Andreas Späth

Frackers kill endangered US fish

2013-09-09 11:12

Andreas Wilson-Späth

In the same week that Minister of Water and Environmental Affairs, Edna Molewa, announced that a notice had been gazetted declaring fracking a "controlled activity" which requires a water use license, a US study blamed a lethal chemical spill into a Kentucky stream on practitioners of the controversial oil and gas extraction method.

There is substantial evidence to suggest that fracking operations significantly increase the risk of polluting nearby drinking water wells with methane and activists have long expressed concerns about the potentially devastating impact toxic fracking fluids can have on water resources and aquatic ecosystems. The new research, a joint effort by the US Geological Survey (USGS) and the US Fish and Wildlife Service (FWS), justifies these worries.

Here’s what happened. During the development of four natural gas wells in Knox County, Kentucky, in 2007, drilling and fracking fluids accidentally overflowed from retention pits into the Acorn Fork, a small Appalachian creek.

The "discharge killed virtually all aquatic wildlife" in a two kilometre-long stretch of the stream, "including fish and invertebrates".

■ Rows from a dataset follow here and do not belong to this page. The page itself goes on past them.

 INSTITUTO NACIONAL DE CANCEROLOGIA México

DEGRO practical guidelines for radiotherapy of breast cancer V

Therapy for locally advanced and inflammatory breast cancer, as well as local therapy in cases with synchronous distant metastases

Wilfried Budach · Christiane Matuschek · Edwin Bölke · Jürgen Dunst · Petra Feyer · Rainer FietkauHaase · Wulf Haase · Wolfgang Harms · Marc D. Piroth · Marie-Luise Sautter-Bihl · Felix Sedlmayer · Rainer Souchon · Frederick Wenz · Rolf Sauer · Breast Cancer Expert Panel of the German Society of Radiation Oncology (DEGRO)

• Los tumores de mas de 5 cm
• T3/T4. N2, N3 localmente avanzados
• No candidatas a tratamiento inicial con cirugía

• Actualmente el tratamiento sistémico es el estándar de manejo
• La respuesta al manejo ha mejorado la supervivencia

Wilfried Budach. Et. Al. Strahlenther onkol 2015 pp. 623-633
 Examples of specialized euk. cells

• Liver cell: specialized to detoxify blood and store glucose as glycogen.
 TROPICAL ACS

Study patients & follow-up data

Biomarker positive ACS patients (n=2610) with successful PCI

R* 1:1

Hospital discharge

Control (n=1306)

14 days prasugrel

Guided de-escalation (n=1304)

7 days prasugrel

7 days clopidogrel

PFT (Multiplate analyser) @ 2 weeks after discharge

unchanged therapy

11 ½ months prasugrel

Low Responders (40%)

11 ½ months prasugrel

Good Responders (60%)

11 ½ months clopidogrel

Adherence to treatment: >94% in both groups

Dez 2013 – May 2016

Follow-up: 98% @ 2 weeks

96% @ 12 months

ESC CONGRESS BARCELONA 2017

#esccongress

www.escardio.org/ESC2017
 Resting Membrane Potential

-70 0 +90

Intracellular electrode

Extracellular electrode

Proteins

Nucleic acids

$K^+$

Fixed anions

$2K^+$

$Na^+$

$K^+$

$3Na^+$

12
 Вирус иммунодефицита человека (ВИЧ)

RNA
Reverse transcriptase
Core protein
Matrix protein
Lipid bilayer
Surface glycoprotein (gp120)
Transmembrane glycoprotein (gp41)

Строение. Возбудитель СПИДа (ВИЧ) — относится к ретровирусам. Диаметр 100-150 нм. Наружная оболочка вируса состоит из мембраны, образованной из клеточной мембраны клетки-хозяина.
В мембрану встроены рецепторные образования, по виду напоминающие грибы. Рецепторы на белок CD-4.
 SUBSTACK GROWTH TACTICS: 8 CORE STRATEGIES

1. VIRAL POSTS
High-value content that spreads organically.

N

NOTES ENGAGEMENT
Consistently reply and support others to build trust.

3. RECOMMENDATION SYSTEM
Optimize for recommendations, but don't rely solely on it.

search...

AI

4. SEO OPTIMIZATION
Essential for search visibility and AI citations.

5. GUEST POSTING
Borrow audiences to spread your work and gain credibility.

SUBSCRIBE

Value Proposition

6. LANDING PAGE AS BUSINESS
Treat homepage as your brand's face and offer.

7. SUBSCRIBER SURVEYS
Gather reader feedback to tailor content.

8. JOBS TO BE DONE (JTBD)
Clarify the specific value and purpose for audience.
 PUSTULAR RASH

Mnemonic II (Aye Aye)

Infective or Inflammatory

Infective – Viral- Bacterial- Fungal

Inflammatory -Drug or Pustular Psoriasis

Significantly, it wiped out a local population of blackside dace (Chrosomus cumberlandensis), a type of minnow that has been listed as a threatened species by the FWS since 1987 and is on the International Union for Conservation of Nature’s red list of threatened species.

This pretty, finger-long fish occurs in Kentucky, Tennessee and Virginia, and is endemic to parts of the upper Cumberland River drainage basin of which the Acorn Fork is a minor tributary. It's particularly sensitive to changes in water quality and in effect acts like an indicator of a stream’s environmental health - a waterborne equivalent of the miner’s canary.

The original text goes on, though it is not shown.